重心が回転軸からズレている物体を回転させると、ズレとスピードに応じて振動が発生します。
つまり、ブレます。この原理を利用している身近な例が、携帯電話のマナーモードのバイブ機能です。
これは、意図的にブレさせています。
フードコートで料理等の出来上がりを教えてくれるブザーも同じ原理でブルっています。
タイヤやホイルは真ん丸ではなく、重さにも偏りがあるので、バランスを調整しないまま走れば、つまり回転させれば、必ず振動します。
しかし最近はサスペンション系が進化したお陰で、タイヤが多少振動していても、その振動がハンドルまで伝わることがなくなっているようです。そのために「タイヤの振動は無くなった。だからバランスを取る必要はない。」と思っている方が多くおられるようです。でも、今でもタイヤは振動しています。
振動の発生には、ヘビースポットと呼ばれる重たい部分が影響しています。
ヘビースポットでは遠心力が大きくなるため、その部分が外側に膨れ、路面にぶつかる時の衝撃も大きくなります。
問題は、その衝撃が一度で終わらないことです。ゴムという弾力性のある原料でできているタイヤは、衝撃を受けるとそれが波のようにタイヤ全体に伝わり、イラストのように次々と路面に激しくぶつかるスポットが発生してしまいます。
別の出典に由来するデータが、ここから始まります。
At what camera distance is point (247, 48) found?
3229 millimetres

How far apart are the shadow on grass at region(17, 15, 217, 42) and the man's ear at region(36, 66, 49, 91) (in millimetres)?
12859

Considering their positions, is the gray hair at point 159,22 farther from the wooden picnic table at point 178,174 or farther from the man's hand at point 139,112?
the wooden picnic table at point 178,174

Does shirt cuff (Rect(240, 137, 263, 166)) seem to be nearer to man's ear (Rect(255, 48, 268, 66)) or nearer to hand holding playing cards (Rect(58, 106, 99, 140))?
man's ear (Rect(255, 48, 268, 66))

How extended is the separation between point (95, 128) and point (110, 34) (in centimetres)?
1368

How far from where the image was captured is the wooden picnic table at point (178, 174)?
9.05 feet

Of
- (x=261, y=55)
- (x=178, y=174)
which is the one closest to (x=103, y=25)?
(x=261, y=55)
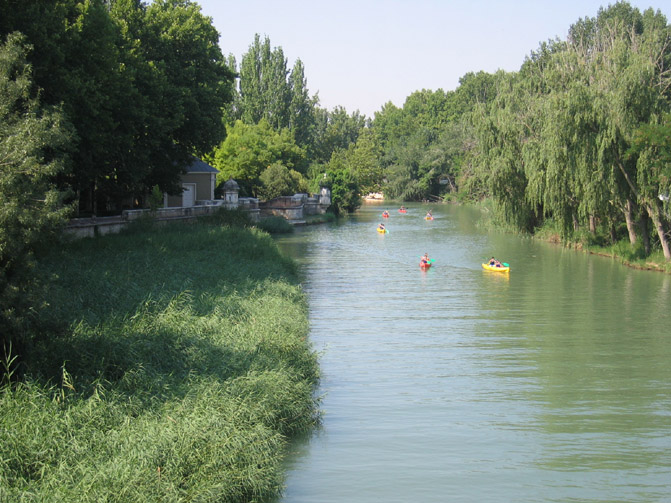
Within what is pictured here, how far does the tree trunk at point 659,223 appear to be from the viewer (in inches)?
1208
その結果、最終的にはタイヤ全体の摩耗が促進されてしまいます。
バランスを調整していないタイヤでも均等に摩耗していれば、問題がないと判断されているようですが、
実は“無駄に摩耗している”ことが見落とされています。
しかしバランスを調整すれば、タイヤはスムーズに回転し、ヘビースポットが激しく路面にぶつかることが無くなるので、タイヤの摩耗が軽減され、寿命が延びます。欧米では25~30%延びたとの実証事例が報告されています。
これがタイヤの寿命が延びる理由です。バランスを取ると、ヘビースポットが激しく路面にぶつかることが無くなります。その結果、“無駄に失われていたエネルギー”が、推進力に活かされるので燃費の改善にも繋がるというわけです。